Our hike was the perfect end to a stressful day.  It was a warm evening and we had the trail to ourselves. Three girls in a vast, quiet landscape.

Peggy's Cove and Swissair Flight 111 Memorial, Nova Scotia

When flipping through Nova Scotia travel magazines or browsing their tourism website you are sure to come across an image or two of the Peggy's Cove lighthouse.  This picturesque landmark is iconic and instantly recognizable.  In the summer months, the rocks and village are crowded with tourists but in the winter it is quiet and peaceful. The sun shone bright as we explored the area and catnapped in a warm, secluded and wind-free batch of rocks.

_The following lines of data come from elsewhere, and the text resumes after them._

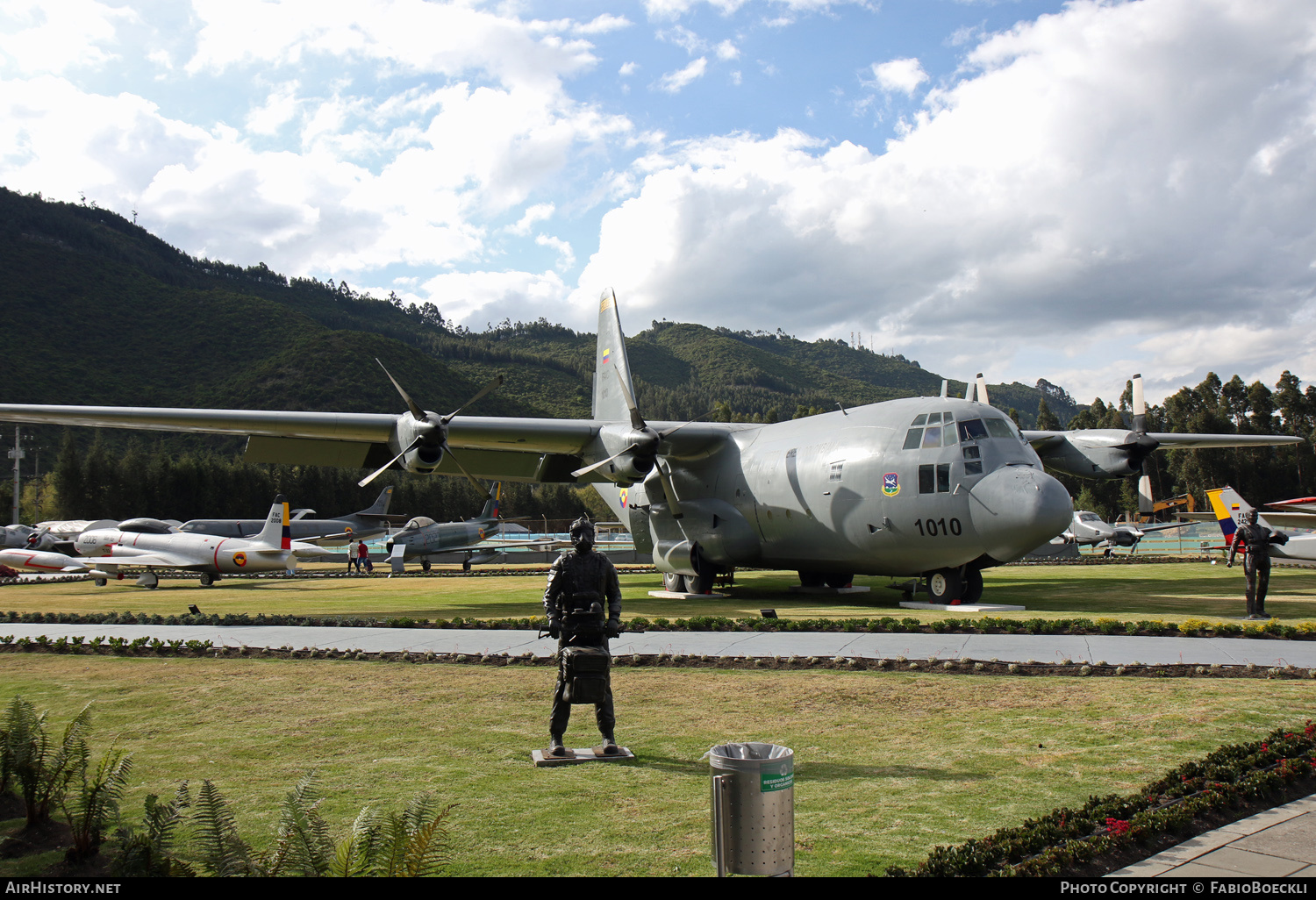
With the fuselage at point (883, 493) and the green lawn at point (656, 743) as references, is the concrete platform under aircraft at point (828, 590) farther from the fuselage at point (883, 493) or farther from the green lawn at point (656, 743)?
the green lawn at point (656, 743)

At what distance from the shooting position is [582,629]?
6496 mm

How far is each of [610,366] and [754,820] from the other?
23.2 m

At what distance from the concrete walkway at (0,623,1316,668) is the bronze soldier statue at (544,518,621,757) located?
15.5ft

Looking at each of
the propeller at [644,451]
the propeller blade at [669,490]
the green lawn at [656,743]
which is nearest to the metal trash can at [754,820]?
the green lawn at [656,743]

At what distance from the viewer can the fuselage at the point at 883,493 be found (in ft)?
49.8

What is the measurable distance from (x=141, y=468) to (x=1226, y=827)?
84.3m

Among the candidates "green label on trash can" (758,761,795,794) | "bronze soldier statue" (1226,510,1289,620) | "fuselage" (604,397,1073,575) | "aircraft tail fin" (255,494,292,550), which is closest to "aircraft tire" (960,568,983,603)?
"fuselage" (604,397,1073,575)

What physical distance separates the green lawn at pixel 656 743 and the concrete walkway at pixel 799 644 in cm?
114

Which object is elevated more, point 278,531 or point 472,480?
point 472,480

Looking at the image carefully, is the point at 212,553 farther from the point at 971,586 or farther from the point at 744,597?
the point at 971,586

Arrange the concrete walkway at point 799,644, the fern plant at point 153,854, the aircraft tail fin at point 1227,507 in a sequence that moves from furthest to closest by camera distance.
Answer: the aircraft tail fin at point 1227,507, the concrete walkway at point 799,644, the fern plant at point 153,854

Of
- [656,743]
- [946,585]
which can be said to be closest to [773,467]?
[946,585]
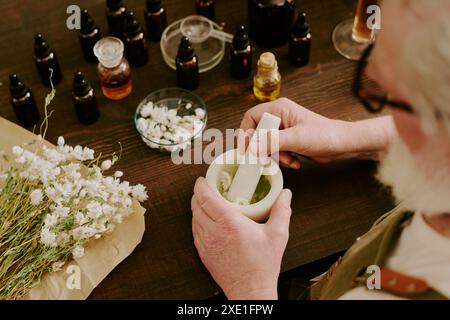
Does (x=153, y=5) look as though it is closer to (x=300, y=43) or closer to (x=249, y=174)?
(x=300, y=43)

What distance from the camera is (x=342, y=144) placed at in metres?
1.40

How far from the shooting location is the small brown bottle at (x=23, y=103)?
1421 mm

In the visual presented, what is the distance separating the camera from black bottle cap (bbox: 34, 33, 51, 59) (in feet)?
4.87

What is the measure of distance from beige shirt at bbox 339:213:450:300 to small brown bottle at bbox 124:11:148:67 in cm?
85

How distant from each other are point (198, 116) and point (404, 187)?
60 cm

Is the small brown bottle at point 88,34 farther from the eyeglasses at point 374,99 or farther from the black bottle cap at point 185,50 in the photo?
the eyeglasses at point 374,99

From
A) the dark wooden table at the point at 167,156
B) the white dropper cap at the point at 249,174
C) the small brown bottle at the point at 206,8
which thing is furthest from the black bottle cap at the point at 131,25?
the white dropper cap at the point at 249,174

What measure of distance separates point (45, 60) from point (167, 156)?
404 millimetres

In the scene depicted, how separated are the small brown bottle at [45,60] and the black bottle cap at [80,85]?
13 centimetres

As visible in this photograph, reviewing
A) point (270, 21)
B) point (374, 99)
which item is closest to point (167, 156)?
point (270, 21)

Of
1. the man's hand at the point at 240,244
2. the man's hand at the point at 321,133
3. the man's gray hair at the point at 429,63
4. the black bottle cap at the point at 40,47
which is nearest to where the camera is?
the man's gray hair at the point at 429,63

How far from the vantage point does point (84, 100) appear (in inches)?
57.2

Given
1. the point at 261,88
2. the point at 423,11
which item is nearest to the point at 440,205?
the point at 423,11

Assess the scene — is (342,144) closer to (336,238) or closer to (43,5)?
(336,238)
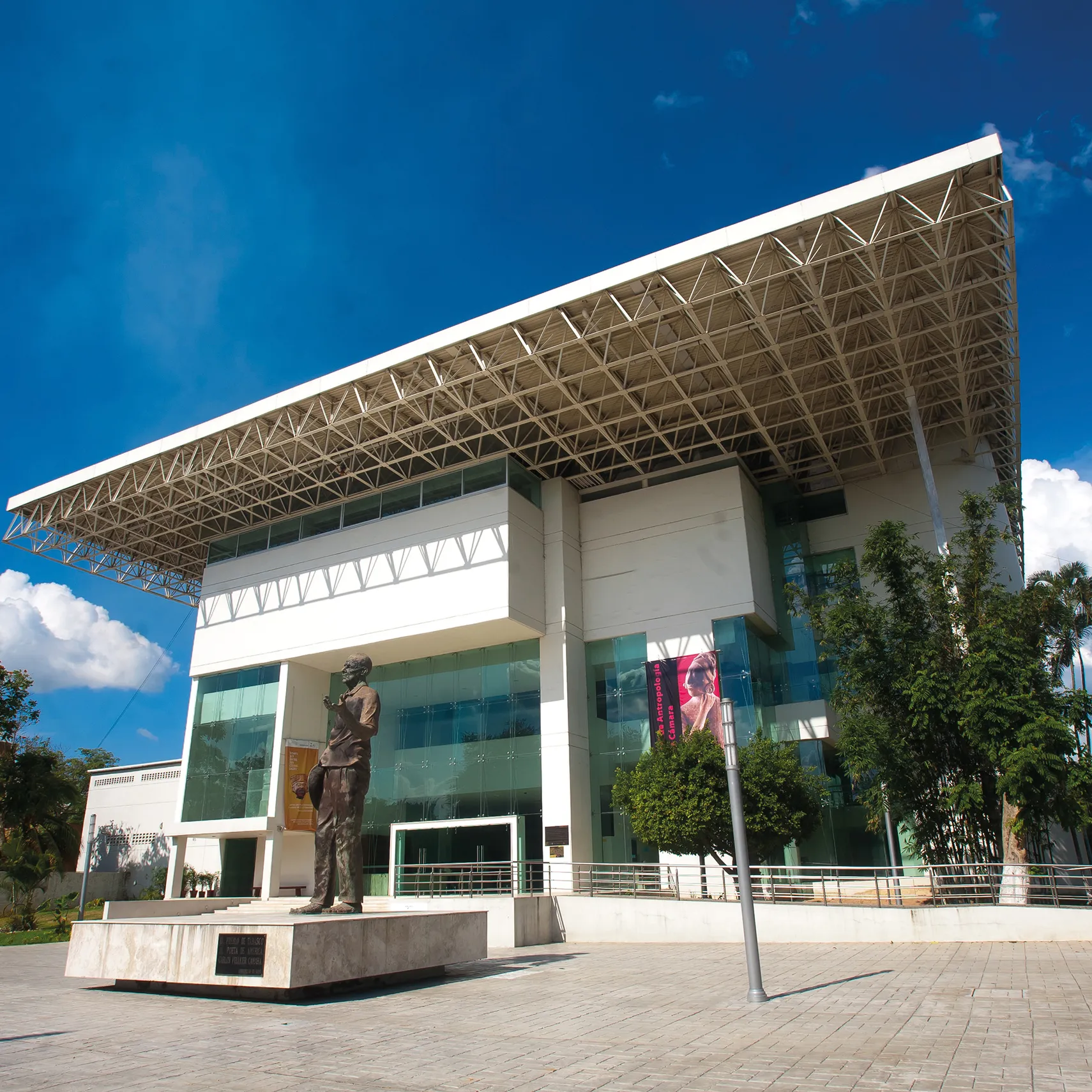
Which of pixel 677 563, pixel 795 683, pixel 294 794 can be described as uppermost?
pixel 677 563

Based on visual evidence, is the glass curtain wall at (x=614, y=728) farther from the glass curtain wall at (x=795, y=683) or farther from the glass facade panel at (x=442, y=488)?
the glass facade panel at (x=442, y=488)

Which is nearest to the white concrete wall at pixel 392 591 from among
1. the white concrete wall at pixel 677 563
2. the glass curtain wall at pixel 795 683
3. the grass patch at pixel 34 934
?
the white concrete wall at pixel 677 563

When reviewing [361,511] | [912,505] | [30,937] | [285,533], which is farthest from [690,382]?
[30,937]

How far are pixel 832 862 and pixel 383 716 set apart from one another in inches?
675

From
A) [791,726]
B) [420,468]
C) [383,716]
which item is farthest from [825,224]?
[383,716]

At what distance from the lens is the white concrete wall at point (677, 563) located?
96.9 feet

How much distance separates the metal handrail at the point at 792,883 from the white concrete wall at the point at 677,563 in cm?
771

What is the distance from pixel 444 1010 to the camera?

About a kilometre down the road from Peggy's Cove is the Swissair Flight 111 memorial, which was erected in memory of the 229 people who died when the flight crashed into the ocean 8km from shore. The three notches on the stone monument represent the flight numbers.  Another stone monument was placed in memory of all the volunteers who worked tirelessly after the disaster during the recovery effort.